Now we can do our old reliable training loop.

This might take a while, we didn't do much to really speed things up.

In [None]:
n_epochs = 3
batch_size = 4
learning_rate = 1e-3

device = torch.device("cuda" if torch.cuda.is_available() else "cpu")

model = UNet(n_dims=3, in_channels=1, out_channels=1, depth=3).to(device)  # 3D U-Net. How many channels?
loss_fn = nn.BCEWithLogitsLoss()
optimizer = torch.optim.Adam(model.parameters(), lr=learning_rate)
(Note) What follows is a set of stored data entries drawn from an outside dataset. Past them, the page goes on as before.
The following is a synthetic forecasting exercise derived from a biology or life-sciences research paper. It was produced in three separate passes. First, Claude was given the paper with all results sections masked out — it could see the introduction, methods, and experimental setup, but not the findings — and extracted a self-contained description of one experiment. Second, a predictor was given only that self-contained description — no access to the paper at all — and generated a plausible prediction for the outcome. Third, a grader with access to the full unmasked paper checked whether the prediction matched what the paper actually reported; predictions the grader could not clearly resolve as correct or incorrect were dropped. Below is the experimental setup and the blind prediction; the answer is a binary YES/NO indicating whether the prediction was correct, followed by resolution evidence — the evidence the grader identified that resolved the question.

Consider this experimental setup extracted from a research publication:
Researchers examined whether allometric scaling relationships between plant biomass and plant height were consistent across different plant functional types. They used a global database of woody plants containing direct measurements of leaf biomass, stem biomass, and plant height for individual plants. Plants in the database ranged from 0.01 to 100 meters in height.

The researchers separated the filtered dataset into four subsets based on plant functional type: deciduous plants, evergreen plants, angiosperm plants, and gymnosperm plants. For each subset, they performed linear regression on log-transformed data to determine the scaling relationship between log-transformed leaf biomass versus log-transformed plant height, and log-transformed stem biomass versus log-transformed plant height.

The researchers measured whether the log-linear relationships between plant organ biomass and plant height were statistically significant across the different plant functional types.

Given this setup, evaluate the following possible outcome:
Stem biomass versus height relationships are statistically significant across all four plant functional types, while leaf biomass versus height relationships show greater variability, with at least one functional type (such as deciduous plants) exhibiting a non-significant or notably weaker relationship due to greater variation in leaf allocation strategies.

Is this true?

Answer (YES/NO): NO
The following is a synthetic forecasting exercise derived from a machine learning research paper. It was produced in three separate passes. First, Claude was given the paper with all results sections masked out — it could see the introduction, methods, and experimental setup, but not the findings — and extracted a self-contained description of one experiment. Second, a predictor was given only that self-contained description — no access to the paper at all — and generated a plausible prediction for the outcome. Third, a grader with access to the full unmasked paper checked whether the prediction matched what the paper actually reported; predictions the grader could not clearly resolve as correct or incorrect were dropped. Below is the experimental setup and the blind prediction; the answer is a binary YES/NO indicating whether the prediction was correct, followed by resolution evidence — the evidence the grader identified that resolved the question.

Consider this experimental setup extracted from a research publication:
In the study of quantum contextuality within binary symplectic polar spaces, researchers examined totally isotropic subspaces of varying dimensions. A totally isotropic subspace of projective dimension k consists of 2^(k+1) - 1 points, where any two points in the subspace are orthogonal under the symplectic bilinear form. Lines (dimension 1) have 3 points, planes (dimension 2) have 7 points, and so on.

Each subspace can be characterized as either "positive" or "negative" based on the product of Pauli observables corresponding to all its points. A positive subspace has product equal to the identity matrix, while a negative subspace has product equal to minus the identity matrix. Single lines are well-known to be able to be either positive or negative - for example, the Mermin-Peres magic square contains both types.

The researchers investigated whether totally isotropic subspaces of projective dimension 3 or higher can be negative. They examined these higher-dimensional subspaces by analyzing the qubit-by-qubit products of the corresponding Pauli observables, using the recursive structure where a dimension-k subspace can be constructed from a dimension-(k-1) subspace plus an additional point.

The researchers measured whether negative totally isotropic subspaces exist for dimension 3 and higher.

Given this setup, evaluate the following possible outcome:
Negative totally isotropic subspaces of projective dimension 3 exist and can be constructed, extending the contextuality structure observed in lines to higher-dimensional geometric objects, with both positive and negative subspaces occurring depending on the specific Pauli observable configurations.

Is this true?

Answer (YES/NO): NO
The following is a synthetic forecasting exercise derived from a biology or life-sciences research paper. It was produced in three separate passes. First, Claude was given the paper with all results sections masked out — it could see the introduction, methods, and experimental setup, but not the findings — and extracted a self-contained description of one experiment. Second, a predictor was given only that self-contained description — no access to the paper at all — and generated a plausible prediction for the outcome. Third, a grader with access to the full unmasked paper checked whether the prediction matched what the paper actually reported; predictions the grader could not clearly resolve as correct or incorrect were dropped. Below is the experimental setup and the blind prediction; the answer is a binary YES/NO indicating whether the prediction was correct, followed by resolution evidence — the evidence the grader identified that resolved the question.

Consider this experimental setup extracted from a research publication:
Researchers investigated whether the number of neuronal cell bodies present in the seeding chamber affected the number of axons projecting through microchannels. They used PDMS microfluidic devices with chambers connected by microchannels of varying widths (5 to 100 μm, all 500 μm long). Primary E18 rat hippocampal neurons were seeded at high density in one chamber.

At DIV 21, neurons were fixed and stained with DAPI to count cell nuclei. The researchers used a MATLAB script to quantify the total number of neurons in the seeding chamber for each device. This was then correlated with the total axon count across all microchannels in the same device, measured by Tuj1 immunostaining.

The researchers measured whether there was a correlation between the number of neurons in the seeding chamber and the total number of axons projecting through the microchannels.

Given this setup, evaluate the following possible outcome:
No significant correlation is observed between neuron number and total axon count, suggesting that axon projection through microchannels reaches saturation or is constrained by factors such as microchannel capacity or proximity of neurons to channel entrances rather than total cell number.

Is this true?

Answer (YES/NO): YES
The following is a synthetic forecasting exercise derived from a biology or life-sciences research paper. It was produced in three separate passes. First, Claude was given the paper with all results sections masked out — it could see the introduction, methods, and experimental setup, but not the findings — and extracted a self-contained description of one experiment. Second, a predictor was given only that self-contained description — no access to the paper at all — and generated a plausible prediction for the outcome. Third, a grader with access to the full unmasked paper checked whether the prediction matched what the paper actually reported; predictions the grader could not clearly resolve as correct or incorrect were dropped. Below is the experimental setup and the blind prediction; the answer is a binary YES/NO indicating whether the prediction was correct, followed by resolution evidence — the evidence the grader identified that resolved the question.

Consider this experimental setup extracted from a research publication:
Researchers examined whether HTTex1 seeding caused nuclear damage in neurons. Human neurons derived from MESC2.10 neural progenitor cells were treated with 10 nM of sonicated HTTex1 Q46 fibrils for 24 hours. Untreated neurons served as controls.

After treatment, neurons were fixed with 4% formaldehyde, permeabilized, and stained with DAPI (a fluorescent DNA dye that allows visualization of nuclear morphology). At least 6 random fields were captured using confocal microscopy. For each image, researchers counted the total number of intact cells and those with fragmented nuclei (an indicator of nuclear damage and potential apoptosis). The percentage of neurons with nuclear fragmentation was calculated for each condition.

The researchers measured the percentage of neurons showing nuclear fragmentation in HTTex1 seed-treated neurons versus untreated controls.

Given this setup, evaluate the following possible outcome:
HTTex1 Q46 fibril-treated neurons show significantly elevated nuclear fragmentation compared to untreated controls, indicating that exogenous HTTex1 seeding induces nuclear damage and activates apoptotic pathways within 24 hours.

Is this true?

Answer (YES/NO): YES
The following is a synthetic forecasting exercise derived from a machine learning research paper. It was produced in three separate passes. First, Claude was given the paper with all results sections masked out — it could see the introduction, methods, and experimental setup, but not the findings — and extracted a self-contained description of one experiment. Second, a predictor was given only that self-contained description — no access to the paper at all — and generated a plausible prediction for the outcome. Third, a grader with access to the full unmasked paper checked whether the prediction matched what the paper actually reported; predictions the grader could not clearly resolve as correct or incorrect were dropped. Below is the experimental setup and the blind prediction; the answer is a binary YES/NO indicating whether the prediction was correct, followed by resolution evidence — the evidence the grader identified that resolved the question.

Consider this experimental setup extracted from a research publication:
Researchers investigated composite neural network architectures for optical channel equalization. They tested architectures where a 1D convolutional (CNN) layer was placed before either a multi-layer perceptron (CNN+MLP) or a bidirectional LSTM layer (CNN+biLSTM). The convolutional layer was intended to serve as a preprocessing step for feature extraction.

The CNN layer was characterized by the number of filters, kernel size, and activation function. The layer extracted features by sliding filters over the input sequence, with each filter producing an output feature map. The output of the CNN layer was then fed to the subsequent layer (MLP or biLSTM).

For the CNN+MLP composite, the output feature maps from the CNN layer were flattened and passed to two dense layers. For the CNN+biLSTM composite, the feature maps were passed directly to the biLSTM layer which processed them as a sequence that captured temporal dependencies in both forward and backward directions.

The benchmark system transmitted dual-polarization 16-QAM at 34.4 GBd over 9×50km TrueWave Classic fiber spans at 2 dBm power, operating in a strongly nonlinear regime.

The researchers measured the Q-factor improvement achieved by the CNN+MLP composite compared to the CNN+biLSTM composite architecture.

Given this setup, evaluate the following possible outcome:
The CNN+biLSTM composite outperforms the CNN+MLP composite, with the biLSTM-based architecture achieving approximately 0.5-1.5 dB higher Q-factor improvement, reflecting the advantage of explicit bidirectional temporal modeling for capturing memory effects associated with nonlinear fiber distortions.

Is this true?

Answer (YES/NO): YES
root = Path(r"./Data/Task09_Spleen/Task09_Spleen/").resolve()
samples = collect_samples(root)

# We're just doing a naive split here, you might want to do something more sophisticated
train_samples = samples[:int(len(samples) * 0.8)]  # from 0 to X
val_samples = samples[int(len(samples) * 0.8):]    # From X to the end

train_ds = MedicalDecathlonDataset(train_samples)
train_dl = DataLoader(train_ds, batch_size=batch_size, shuffle=True)

val_ds = MedicalDecathlonDataset(val_samples)
val_dl = DataLoader(val_ds, batch_size=batch_size, shuffle=False)

for epoch in (prog_bar := tqdm(range(n_epochs), desc="Training", unit="epoch", total=n_epochs, position=0)):

    model.train() # We set the model in training mode
    train_losses = []   # List to track training losses
    prog_bar.set_description(f"Training Loop")

    for i, (image, label) in tqdm(enumerate(train_dl), total=len(train_dl), desc="Training", unit="batch", position=1, leave=False):
        image, label = image.to(device), label.to(device)

        optimizer.zero_grad() # Clear gradients
        output = model(image) # Model forward pass
        loss = loss_fn(output, label) # Compute loss
        loss.backward() # Backpropagate loss
        optimizer.step() # Update model weights

        train_losses.append(loss.item()) # Append training loss for this batch
    
    prog_bar.set_postfix({"Training loss": sum(train_losses) / len(train_losses)})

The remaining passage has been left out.